Service account is being added to all new teams when the teams are created in terraform using ```cloudsmith_team```

[scott-doyland-burrows]

Terraform Version

Terraform v1.10.0
on linux_amd64

• provider registry.terraform.io/cloudsmith-io/cloudsmith v0.0.57

Affected Resource(s)

cloudsmith_team

Terraform Configuration Files

terraform {

  required_providers {
    cloudsmith = {
      source = "cloudsmith-io/cloudsmith"
    }
  }
}

provider "cloudsmith" {
  api_key = "[redacted]"
}

resource "cloudsmith_team" "team" {
  organization = "hogarth"
  slug         = "scott-test"
  name         = "scott-test"
  visibility   = "Visible"
}

Expected Behavior

Team is created without any members.

What actually happened?

Team is created. The service account that ran terraform apply becomes a member of the team.

I see this in the audit logs:

I do not know if this is expected behaviour or not? If so I need to update my actual code (above code is simplified) to ignore changes to the service account team membership.
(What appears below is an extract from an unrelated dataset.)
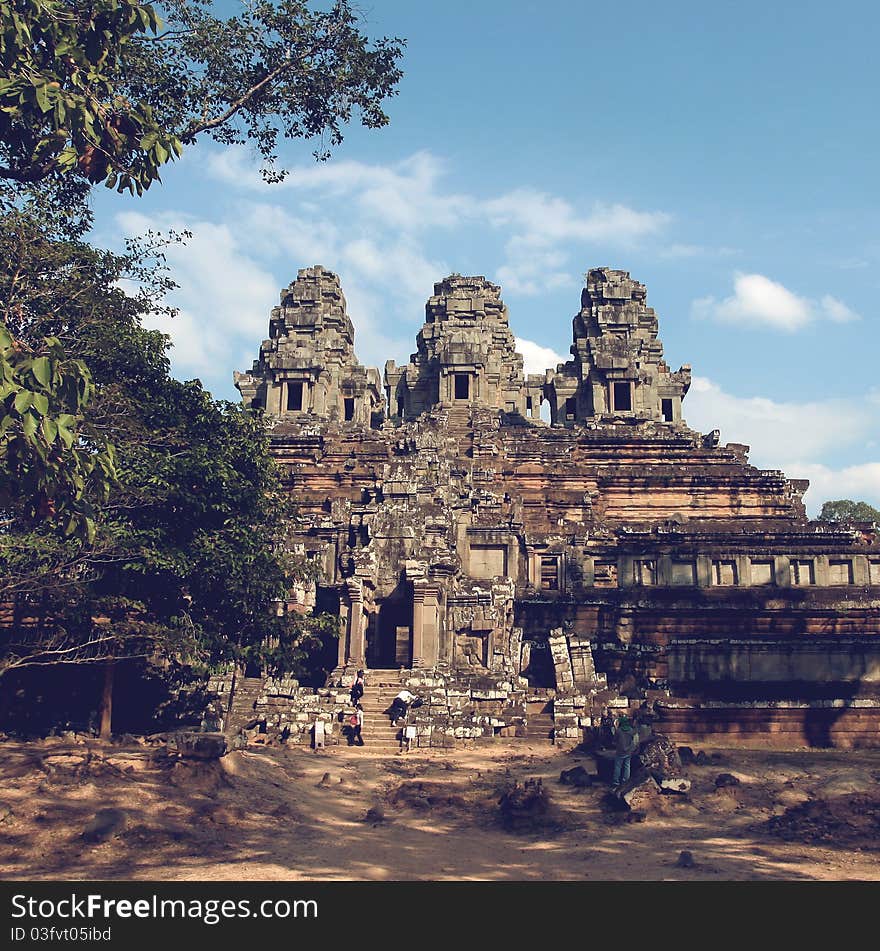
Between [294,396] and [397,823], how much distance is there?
1660 inches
If I remove the service account from the teams, then terraform does not add it back in again. So its only at team creation time that the service accounts gets added to the teams - which is also odd?

[BartoszBlizniak]

Hey @scott-doyland-burrows 👋 This is the expected behaviour as per our API behaviour. Our terrform provider will always be based on how our APIs have been developed and mimic that behaviour, so often when you see a behaviour like this, we work with engineers to get this fixed.

[scott-doyland-burrows]

OK - that does make sense, as I see I am added to the team if I create one manually via the UI.

What maybe needs to be considered then, is that I also have the service account created in terraform using cloudsmith_service.
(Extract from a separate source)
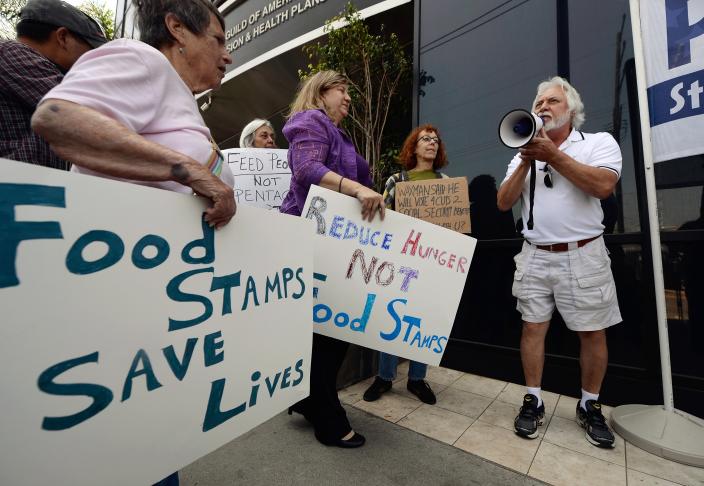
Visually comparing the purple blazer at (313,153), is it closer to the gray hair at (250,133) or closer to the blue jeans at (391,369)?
the blue jeans at (391,369)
What I do not have is any team blocks in that resource.

What I then see, is once I have applied terraform to create a new team, on a second apply the cloudsmith_service shows a diff and wants to remove itself from the teams. And this just stays as a constant diff - ie the service account is not removed from the teams.

So it looks like the service account resource needs some tweaking. Maybe I have complicated it by having the service account that is doing the terraforming, actually in terraform itself (ie I imported it into terraform after I created it).

My other option is to maybe just ignore any changes to the (not configured) team block.

[BartoszBlizniak]

Hey @scott-doyland-burrows - thank you for the feedback.

I do think one way around this would be to like you said, have a separate (externally managed) account that's doing the terraforming as this will constantly happen. Unless you do not mind having that service account in each team (so you can manage them via that Service account), then you can add that specific service account to each team during your provisioning which should get rid off the diffs.